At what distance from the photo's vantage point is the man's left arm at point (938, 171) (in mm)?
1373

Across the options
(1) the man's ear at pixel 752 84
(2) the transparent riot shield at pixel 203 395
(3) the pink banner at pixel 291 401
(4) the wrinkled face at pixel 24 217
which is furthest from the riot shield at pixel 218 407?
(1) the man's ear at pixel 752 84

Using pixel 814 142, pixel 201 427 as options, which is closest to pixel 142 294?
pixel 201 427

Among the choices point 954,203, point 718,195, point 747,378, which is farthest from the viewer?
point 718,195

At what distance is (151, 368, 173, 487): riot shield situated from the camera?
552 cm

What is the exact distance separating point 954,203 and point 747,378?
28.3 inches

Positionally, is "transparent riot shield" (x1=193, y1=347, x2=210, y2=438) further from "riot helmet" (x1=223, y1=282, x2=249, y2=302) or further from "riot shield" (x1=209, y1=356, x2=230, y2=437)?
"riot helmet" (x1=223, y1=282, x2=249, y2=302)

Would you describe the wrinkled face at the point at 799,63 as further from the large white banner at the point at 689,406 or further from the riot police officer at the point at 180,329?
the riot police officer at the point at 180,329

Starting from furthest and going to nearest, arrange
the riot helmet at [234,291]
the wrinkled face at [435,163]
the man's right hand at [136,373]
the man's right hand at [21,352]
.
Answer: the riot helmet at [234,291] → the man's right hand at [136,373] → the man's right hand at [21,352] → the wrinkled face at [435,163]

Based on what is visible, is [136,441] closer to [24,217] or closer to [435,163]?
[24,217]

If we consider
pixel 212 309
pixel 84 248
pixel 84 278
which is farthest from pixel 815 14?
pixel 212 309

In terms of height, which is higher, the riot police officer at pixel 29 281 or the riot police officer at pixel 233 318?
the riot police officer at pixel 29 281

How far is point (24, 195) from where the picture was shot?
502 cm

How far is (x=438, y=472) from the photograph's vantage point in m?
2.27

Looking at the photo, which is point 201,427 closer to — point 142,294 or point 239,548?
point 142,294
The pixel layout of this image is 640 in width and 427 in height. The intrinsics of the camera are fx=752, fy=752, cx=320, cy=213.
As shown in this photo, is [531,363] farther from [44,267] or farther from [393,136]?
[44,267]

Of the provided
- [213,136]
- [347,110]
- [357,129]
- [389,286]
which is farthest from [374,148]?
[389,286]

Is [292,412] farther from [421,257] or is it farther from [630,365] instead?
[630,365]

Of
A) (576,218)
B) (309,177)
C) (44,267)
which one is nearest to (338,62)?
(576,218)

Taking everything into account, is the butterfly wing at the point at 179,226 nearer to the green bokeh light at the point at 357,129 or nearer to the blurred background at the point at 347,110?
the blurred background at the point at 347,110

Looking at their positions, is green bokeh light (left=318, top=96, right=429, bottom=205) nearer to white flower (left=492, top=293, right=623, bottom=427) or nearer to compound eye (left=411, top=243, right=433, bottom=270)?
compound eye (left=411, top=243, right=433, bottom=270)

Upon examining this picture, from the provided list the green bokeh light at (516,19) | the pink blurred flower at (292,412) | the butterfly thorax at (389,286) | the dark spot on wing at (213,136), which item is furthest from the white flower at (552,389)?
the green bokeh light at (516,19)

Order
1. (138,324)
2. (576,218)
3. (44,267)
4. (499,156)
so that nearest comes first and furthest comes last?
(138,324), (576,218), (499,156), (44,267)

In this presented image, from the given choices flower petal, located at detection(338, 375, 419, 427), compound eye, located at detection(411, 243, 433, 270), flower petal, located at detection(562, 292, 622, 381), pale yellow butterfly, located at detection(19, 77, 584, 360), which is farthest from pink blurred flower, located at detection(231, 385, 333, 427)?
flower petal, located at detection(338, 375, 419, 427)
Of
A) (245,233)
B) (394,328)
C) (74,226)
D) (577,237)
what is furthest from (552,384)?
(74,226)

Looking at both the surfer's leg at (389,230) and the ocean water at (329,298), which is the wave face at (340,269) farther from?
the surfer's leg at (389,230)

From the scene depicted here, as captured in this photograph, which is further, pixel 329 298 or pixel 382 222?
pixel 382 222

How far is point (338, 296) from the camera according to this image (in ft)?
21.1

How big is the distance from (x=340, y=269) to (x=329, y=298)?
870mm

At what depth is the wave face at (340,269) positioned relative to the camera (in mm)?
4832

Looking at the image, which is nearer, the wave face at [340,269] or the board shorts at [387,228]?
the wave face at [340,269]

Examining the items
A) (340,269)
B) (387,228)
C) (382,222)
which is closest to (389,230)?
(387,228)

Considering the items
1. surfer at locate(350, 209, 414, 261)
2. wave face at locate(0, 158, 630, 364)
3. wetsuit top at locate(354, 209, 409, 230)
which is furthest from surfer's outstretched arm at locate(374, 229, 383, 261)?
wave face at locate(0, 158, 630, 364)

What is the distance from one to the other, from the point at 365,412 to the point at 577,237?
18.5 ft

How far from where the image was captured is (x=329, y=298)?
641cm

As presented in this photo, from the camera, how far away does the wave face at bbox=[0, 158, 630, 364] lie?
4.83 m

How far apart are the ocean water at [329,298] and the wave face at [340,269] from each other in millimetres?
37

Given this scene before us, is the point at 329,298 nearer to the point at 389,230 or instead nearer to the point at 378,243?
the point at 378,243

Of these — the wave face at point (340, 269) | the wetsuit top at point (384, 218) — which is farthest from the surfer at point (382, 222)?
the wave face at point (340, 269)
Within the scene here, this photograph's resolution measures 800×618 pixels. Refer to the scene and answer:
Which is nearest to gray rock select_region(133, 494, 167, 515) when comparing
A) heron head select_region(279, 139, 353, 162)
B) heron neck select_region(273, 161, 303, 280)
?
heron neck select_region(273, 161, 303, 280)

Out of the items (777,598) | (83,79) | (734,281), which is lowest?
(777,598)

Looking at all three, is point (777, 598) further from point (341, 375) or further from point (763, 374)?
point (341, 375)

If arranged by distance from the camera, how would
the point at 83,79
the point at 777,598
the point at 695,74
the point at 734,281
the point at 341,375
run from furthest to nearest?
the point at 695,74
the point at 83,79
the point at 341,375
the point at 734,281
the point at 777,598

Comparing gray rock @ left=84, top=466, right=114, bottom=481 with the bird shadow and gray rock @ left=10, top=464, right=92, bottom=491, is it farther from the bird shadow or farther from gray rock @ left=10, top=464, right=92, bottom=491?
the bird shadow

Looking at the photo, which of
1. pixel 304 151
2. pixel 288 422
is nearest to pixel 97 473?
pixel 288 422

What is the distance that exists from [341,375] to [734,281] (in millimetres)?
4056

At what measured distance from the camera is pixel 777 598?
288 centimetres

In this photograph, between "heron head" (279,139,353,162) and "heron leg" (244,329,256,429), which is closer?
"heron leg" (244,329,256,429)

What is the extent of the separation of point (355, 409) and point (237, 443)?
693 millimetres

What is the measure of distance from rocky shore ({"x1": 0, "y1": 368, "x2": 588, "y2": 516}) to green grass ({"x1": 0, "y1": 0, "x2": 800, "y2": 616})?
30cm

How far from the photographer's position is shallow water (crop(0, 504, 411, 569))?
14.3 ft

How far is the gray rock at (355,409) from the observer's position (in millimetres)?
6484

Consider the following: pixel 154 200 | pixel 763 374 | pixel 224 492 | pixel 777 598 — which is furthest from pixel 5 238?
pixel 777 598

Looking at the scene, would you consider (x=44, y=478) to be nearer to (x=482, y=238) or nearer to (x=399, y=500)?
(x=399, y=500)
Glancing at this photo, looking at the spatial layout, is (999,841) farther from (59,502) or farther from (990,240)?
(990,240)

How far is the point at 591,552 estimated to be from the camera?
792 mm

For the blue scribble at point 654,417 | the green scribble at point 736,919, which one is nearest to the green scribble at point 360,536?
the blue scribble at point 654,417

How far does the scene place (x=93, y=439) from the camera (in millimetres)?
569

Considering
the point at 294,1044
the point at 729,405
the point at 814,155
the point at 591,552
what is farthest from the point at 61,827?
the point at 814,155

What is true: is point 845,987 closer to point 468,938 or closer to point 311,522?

* * * * *

Exercise description: Please swap "pink banner" for "red banner" in the material, starting at the line containing "Across the options" and ending at the line containing "28.3 inches". Return only those lines, with everything else left unchanged.

Solved problem:
Across the options
(1) the man's ear at pixel 752 84
(2) the transparent riot shield at pixel 203 395
(3) the red banner at pixel 291 401
(4) the wrinkled face at pixel 24 217
which is furthest from the riot shield at pixel 218 407?
(1) the man's ear at pixel 752 84

Using pixel 814 142, pixel 201 427 as options, which is closest to pixel 142 294?
pixel 201 427

Among the choices point 954,203, point 718,195, point 747,378, which is farthest from the viewer?
point 718,195

At what distance is (151, 368, 173, 487): riot shield situated from the camera?
552 cm

What is the exact distance separating point 954,203 and point 747,378?
28.3 inches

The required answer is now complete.